From: Mauro Carvalho Chehab <mchehab@redhat.com>
To: Borislav Petkov <bp@amd64.org>
Cc: Linux Edac Mailing List <linux-edac@vger.kernel.org>,
Linux Kernel Mailing List <linux-kernel@vger.kernel.org>,
Aristeu Rozanski <arozansk@redhat.com>,
Doug Thompson <norsk5@yahoo.com>,
Steven Rostedt <rostedt@goodmis.org>,
Frederic Weisbecker <fweisbec@gmail.com>,
Ingo Molnar <mingo@redhat.com>
Subject: Re: [PATCH] RAS: Add a tracepoint for reporting memory controller events
Date: Thu, 24 May 2012 13:13:17 -0300 [thread overview]
Message-ID: <4FBE5E1D.7070804@redhat.com> (raw)
In-Reply-To: <20120524105604.GC27063@aftab.osrc.amd.com>
Em 24-05-2012 07:56, Borislav Petkov escreveu:
> On Thu, May 24, 2012 at 07:14:20AM -0300, Mauro Carvalho Chehab wrote:
>> + * Default error mechanisms for Memory Controller errors (CE and UE)
>> + */
>> +TRACE_EVENT(mc_event,
>> +
>> + TP_PROTO(const unsigned int err_type,
>> + const unsigned int mc_index,
>> + const char *error_msg,
>> + const char *label,
>> + int layer0,
>> + int layer1,
>> + int layer2,
>> + unsigned long address,
>> + unsigned long grain,
>> + unsigned long syndrome,
>> + const char *driver_detail),
>
> What about the comments I had about layer{0,1,2} and grain?
>
> http://marc.info/?l=linux-edac&m=133769207124938&w=2
Sorry, I missed that email.
Em 22-05-2012 10:05, Borislav Petkov escreveu:
> On Tue, May 22, 2012 at 07:18:21AM -0300, Mauro Carvalho Chehab wrote:
>> Em 22-05-2012 06:28, Borislav Petkov escreveu:
>>> On Tue, May 22, 2012 at 12:04:48AM -0300, Mauro Carvalho Chehab wrote:
>>>> +TRACE_EVENT(mc_event,
>>>> +
>>>> + TP_PROTO(const unsigned int err_type,
>>>> + const unsigned int mc_index,
>>>> + const char *error_msg,
>>>> + const char *label,
>>>> + int layer0,
>>>> + int layer1,
>>>> + int layer2,
>>>
>>> Those are EDAC-internal layer representation, why are they exported to
>>> userspace? Userspace needs only the location and label AFAICT.

▬▬▬

## Task list
a: From the tracepoint patch email, write out the passage from "In-Reply-To: <20120524105604.GC27063@aftab.osrc.amd.com>" up to and including "(CE and UE)".
b: Answer these questions using the tracepoint patch email:
(i) On what date and at what time was the email sent?
(ii) Which link does Borislav Petkov give for his earlier comments about layer{0,1,2} and grain?
(iii) According to the quoted comment on the layer parameters, what does userspace need?

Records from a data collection
▬▬▬

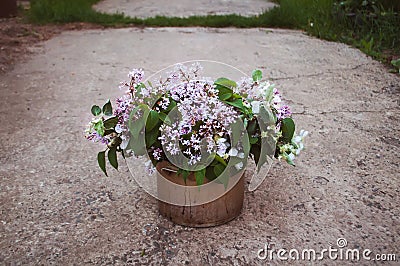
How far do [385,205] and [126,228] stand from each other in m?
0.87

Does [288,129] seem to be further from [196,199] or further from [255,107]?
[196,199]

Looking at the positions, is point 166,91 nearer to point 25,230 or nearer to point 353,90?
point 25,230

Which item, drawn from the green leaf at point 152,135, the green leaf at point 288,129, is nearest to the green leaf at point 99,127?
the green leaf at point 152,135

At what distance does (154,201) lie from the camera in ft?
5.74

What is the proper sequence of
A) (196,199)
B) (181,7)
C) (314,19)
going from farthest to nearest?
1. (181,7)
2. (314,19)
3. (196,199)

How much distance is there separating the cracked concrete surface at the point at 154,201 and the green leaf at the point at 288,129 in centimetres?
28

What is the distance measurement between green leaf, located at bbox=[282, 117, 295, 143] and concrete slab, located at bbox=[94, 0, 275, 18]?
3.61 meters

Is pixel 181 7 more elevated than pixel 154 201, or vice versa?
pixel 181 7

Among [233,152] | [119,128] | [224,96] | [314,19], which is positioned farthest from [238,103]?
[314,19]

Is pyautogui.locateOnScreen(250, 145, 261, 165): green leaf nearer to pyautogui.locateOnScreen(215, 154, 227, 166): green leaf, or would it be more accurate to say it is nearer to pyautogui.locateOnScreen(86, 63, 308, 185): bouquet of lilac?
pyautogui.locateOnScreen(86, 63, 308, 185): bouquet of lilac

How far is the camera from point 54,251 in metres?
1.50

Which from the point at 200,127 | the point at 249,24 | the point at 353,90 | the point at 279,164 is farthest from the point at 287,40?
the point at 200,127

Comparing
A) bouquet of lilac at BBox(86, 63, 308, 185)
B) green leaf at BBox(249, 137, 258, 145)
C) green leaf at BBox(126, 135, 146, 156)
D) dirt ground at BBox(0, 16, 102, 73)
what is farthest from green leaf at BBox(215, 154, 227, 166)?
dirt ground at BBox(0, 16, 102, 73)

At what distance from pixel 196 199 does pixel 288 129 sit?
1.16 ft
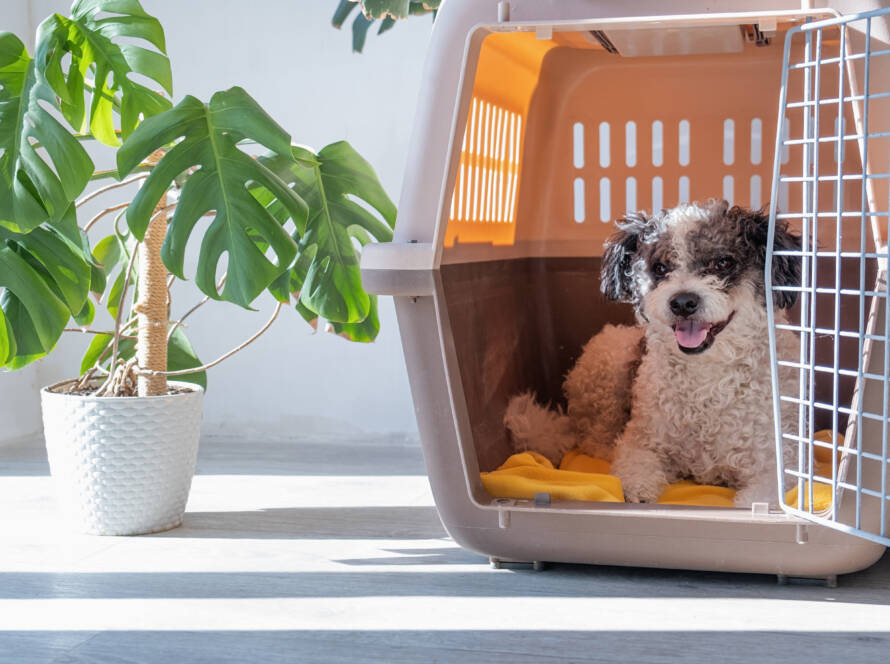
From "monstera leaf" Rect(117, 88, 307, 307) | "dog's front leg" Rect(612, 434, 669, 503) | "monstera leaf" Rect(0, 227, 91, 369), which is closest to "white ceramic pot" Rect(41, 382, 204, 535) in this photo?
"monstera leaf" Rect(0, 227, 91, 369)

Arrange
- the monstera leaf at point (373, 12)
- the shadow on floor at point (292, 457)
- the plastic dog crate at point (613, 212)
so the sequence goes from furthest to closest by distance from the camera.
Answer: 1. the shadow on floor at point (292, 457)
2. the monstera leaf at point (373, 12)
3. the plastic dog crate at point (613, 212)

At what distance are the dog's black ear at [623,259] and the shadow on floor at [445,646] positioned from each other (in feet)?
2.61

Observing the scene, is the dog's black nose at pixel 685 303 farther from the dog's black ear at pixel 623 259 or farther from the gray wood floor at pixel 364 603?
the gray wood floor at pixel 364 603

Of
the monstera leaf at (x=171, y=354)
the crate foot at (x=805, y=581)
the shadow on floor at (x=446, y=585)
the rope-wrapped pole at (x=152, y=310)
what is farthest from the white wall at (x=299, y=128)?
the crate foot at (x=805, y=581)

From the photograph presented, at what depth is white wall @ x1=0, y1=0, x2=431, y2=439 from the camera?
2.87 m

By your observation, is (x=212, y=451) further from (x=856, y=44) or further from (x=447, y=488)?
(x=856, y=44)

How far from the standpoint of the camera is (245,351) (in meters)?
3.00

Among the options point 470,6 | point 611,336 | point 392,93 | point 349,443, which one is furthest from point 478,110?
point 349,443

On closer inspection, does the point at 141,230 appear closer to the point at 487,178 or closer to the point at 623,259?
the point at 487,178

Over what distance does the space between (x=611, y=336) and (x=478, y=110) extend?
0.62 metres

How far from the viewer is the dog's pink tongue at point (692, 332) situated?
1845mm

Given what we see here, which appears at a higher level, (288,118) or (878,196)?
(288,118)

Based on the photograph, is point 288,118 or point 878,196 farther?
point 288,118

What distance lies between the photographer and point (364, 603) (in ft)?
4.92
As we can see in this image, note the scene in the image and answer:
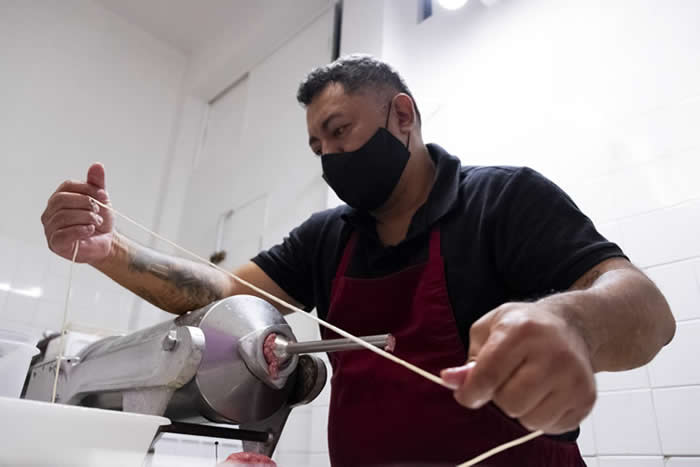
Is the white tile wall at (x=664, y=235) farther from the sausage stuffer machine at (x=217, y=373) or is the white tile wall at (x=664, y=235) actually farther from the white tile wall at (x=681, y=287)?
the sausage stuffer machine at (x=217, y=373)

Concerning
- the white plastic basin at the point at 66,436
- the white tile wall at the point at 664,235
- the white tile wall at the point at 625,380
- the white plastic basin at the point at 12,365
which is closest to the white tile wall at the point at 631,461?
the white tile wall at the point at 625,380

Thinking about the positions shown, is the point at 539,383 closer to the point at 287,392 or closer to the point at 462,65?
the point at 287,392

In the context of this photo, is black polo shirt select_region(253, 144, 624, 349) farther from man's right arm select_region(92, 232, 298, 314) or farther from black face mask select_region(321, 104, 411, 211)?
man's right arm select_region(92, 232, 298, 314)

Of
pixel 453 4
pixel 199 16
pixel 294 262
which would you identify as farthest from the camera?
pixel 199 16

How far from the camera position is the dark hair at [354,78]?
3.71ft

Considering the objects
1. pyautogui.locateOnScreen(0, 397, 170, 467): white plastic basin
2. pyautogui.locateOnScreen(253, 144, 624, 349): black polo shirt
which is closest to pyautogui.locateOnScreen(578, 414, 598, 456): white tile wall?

▬▬▬

## Written responses
a:
In-Reply-To: <20120524105604.GC27063@aftab.osrc.amd.com>
Em 24-05-2012 07:56, Borislav Petkov escreveu:
> On Thu, May 24, 2012 at 07:14:20AM -0300, Mauro Carvalho Chehab wrote:
>> + * Default error mechanisms for Memory Controller errors (CE and UE)

b:
(i) Thu, 24 May 2012 13:13:17 -0300
(ii) http://marc.info/?l=linux-edac&m=133769207124938&w=2
(iii) Only the location and label